Das Statistische Bundesamt stellt eine alarmierende Zahl zum Wohnungsneubau fest: Im vergangenen Jahr sind lediglich 247.724 Wohnungen in Deutschland neu gebaut worden. „Viel zu wenig und deutlich unter den Erwartungen der Branchen-Experten, die für 2015 mit einer Fertigstellungszahl von mindestens 260.000 neuen Wohnungen gerechnet hatten“, sagt der Koordinator der Aktion „Impulse für den Wohnungsbau“, Dr. Ronald Rast.

Die Wohnungsbau-Allianz, der 30 Verbände der Planer, der Bau- sowie der Wohnungswirtschaft angehören, sieht einen aktuellen Bedarf von mindestens 400.000 neu gebauten Wohnungen pro Jahr.

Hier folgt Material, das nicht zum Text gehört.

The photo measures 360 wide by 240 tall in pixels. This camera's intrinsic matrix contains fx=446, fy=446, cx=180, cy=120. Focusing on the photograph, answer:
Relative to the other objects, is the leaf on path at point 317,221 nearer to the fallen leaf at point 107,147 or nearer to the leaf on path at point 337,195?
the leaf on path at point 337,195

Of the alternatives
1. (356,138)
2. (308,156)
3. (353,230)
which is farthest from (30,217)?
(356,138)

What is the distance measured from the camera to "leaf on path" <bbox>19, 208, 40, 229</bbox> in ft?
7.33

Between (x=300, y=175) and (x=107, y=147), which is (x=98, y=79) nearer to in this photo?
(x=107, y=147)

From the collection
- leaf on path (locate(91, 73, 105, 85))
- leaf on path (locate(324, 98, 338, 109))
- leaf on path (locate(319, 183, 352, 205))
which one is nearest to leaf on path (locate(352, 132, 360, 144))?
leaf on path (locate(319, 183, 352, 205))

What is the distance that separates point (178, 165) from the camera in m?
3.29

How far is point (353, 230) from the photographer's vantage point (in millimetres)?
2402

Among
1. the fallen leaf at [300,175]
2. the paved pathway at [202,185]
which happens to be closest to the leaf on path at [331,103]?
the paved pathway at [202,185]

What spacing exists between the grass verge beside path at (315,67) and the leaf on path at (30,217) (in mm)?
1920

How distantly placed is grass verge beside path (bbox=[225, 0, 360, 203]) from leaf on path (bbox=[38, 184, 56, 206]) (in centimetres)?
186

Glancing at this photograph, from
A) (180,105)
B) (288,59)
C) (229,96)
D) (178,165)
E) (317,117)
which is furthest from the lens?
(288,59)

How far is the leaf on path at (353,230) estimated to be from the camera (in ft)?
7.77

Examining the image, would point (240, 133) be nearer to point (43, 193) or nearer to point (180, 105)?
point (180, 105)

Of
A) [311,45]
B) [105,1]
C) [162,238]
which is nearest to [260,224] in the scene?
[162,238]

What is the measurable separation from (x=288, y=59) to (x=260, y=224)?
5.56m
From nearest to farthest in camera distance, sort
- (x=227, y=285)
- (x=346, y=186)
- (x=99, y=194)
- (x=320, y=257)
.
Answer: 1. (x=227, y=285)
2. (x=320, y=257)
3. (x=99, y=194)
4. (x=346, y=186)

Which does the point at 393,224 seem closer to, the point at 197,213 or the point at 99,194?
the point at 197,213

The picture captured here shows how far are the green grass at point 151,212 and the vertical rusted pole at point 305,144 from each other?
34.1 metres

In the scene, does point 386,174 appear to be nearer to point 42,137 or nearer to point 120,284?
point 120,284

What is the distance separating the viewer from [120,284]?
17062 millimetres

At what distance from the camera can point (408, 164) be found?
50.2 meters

Zu diesem Ergebnis seien auch mehrere neutrale Institute unabhängig voneinander gekommen. „Wenn Statistiker die „schwarze Wohnungsbau-Null“ jetzt als höchsten Stand seit einem knappen Jahrzehnt feierten, dann sei es notwendig, den Menschen zu sagen, dass „ein Jahrzehnt des wohnungsbaupolitischen Stillstands“ hinter Deutschland liege. „Mittlerweile schiebt die Bundesrepublik einen Bedarf von weit über einer Million nicht gebauter Wohnungen vor sich her“, so Ronald Rast.

Es sei unumgänglich, dass die Mitglieder der Bundesregierung mit Unterstützung aller Bundestagsfraktionen noch vor der politischen Sommerpause ein „Erste-Hilfe-Paket“ für den bezahlbaren Wohnungsneubau beschließen.

Schon zu Jahresbeginn hatten sich die 30 Organisationen und Verbände der Architekten und Planer sowie der Bau- und Immobilien-Branche mit einem Positionspapier an Bund und Länder gewandt und darin rasche und effektive Förderimpulse für den Wohnungsbau gefordert: Es muss eine Erhöhung der linearen Absetzung für Abnutzung (AfA) von 2 auf 3 Prozent beschlossen werden, um eine sachgerechte Anpassung der Abschreibungsregelung an die sich verändernde technische Nutzungsdauer der Wohngebäude zu gewährleisten. Neben dieser Grundforderung wird für private Investoren die Einführung einer zeitlich begrenzten, zusätzlichen Sonderabschreibung (2 Jahre 10 Prozent und 1 Jahr 9 Prozent) für den Neubau bezahlbaren Wohnraums in Gebieten mit angespannten Wohnungsmärkten ausdrücklich begrüßt, um hier einen Anreiz zu setzen. Als schnell wirksames Instrument für mehr bedarfsgerechten Wohnungsneubau seien alternativ Investitionszulagen erforderlich. Diese könnten insbesondere öffentliche Wohnungsbaugesellschaften und Genossenschaften nutzen, die von steuerlichen Anreizen nicht profitierten.